Records from a data collection:
▼

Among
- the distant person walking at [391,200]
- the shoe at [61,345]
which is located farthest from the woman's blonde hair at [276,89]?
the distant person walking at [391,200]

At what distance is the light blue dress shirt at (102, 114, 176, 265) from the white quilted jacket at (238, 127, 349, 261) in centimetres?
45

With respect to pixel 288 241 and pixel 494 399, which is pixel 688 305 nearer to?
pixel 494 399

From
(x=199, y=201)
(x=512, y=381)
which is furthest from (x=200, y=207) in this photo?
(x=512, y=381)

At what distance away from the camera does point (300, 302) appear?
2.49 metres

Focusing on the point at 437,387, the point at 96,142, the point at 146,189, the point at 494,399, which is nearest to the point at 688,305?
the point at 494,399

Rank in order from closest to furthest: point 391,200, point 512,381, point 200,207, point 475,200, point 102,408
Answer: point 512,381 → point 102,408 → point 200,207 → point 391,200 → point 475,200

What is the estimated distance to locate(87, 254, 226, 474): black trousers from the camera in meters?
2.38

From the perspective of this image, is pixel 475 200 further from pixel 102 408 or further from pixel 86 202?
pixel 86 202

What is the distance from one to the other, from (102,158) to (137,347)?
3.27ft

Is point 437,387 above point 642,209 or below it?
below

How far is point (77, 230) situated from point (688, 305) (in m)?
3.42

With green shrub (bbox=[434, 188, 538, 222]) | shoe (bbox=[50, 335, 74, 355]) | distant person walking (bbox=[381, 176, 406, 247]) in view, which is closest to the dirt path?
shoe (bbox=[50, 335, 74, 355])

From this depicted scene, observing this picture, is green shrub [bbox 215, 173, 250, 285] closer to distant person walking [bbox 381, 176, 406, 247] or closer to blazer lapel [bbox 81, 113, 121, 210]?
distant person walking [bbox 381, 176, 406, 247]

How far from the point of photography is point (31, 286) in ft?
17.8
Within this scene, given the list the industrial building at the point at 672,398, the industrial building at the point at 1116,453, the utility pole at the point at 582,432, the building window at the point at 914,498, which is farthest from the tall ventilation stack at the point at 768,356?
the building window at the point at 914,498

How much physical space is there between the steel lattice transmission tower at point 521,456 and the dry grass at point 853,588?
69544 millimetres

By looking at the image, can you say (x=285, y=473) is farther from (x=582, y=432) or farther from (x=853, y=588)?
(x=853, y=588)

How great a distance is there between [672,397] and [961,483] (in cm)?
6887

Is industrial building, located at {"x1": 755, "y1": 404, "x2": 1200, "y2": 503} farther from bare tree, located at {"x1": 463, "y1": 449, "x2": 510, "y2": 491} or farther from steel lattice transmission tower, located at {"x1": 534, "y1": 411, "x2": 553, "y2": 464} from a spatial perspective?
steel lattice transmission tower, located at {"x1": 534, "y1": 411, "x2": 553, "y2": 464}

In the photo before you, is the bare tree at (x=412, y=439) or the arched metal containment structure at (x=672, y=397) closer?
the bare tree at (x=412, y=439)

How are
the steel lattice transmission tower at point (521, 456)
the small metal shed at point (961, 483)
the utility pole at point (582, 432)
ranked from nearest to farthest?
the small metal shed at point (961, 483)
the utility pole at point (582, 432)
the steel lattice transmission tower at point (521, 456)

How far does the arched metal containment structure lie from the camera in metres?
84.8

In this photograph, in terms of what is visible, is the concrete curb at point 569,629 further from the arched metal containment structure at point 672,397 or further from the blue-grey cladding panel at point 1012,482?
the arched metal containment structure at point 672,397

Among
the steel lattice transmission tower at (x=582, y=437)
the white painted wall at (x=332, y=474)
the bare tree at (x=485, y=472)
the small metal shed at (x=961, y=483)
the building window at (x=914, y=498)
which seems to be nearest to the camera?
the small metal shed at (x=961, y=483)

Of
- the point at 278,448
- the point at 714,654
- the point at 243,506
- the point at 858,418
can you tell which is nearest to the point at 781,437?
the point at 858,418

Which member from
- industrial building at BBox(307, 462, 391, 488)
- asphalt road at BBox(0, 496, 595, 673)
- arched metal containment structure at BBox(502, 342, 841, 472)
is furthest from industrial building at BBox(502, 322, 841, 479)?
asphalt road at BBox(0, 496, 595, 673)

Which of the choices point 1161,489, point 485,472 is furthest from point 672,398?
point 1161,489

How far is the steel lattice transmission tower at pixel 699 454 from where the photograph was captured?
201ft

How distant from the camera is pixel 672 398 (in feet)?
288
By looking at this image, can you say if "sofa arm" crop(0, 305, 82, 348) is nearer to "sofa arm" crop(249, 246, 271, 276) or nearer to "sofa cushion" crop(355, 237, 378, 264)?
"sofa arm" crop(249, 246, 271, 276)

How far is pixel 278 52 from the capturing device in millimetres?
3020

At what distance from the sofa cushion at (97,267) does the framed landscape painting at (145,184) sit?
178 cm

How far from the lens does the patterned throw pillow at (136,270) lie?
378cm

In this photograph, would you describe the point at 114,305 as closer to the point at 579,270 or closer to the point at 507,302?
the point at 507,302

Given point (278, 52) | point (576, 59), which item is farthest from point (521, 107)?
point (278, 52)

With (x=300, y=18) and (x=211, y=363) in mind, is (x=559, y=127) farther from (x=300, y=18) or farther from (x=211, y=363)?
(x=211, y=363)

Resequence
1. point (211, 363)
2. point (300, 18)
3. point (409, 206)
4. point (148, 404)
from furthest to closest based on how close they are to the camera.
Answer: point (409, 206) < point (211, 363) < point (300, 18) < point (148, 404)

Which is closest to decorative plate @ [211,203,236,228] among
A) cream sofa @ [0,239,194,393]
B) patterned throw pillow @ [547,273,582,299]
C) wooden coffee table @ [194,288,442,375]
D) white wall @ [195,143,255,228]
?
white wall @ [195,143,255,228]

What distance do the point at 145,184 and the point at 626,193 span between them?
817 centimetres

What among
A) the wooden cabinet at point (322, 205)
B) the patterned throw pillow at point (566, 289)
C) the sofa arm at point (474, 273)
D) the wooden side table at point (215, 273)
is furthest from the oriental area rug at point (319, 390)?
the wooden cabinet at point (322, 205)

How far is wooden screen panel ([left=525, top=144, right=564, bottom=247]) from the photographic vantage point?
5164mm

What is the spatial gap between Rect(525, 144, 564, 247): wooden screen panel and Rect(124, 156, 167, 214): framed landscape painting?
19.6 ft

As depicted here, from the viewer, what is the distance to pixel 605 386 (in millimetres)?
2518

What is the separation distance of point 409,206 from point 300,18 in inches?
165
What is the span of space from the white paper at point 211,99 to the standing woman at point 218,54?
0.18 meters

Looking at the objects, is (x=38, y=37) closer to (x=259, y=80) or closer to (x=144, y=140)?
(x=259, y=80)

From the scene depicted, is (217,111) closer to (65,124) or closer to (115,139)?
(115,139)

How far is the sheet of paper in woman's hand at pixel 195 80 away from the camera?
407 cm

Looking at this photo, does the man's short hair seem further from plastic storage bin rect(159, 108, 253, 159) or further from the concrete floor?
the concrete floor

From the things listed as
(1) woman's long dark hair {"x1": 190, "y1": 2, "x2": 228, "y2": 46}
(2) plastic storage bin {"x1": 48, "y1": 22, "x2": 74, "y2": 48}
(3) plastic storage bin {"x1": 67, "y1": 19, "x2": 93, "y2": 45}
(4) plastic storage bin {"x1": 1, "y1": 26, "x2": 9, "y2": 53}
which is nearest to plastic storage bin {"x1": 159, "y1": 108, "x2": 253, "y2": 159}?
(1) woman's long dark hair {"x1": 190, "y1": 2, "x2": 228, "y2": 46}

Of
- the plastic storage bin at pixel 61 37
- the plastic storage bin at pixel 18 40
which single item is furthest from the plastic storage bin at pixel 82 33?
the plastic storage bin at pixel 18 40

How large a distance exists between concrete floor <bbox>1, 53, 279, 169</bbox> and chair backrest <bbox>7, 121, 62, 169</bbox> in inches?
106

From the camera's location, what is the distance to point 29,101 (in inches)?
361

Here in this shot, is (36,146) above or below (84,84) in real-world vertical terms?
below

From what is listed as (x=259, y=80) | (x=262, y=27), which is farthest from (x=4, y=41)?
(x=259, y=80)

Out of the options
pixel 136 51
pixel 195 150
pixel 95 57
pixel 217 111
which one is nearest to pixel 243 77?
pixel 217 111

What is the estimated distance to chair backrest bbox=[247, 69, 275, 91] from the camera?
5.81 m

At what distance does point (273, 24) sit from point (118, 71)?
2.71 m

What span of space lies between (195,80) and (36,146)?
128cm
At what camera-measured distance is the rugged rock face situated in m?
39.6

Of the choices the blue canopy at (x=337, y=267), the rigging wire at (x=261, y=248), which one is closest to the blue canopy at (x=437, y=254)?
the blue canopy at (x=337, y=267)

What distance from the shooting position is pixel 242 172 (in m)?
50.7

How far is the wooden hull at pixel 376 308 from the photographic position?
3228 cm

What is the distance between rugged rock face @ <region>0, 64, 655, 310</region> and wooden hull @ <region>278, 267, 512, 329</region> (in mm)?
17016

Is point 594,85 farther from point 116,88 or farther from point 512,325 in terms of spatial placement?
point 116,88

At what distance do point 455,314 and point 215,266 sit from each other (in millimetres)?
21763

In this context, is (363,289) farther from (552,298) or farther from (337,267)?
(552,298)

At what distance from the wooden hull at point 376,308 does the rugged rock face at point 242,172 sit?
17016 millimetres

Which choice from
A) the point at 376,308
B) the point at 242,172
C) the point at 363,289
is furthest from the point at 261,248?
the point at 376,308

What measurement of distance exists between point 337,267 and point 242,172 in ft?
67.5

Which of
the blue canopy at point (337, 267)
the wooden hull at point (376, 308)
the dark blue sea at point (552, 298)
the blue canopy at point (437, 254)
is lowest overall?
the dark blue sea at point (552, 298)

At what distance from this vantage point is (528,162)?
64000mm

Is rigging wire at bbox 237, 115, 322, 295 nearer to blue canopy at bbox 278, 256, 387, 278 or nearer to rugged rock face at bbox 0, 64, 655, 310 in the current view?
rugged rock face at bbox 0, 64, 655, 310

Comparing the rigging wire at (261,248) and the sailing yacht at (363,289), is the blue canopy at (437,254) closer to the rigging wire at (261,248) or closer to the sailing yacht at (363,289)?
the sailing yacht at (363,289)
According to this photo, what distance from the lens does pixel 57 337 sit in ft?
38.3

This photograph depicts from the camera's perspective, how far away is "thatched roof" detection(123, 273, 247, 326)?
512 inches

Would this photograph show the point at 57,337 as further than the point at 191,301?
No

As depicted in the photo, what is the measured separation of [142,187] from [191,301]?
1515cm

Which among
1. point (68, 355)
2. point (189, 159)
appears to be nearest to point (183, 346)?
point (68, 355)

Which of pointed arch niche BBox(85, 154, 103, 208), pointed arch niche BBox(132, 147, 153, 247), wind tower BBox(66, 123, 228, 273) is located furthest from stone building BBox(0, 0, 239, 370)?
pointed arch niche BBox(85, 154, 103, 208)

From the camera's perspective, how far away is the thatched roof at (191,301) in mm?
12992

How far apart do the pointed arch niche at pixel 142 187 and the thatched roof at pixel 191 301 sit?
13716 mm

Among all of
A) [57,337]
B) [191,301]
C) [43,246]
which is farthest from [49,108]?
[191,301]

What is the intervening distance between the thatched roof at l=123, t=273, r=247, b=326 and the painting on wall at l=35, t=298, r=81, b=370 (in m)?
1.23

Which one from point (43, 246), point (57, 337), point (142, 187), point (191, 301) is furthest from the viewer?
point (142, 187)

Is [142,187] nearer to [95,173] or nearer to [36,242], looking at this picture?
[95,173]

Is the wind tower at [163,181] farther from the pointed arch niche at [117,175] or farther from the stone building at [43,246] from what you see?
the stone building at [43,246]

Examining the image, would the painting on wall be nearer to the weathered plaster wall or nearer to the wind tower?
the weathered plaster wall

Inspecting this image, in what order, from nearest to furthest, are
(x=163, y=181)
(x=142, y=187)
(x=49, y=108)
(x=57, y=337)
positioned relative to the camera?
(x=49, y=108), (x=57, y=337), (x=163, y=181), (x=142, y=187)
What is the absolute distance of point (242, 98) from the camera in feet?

▲

Transcribe exactly the line containing "Which one from" and all remaining lines of the material, ending with the last one.

Result of the task.
Which one from point (43, 246), point (57, 337), point (142, 187), point (191, 301) is furthest from the viewer?
point (142, 187)

Is [142,187] nearer to [95,173] or nearer to [36,242], looking at this picture?
[95,173]

Is the wind tower at [163,181] farther from the pointed arch niche at [117,175] or farther from the stone building at [43,246] from what you see?
the stone building at [43,246]

Examining the image, would the painting on wall be nearer to the weathered plaster wall or nearer to the wind tower?
the weathered plaster wall

Inspecting this image, in what order, from nearest to furthest, are
(x=163, y=181)
(x=142, y=187)
(x=49, y=108)
(x=57, y=337)
positioned relative to the camera?
(x=49, y=108), (x=57, y=337), (x=163, y=181), (x=142, y=187)
What is the absolute distance of point (242, 98) from the camera in feet?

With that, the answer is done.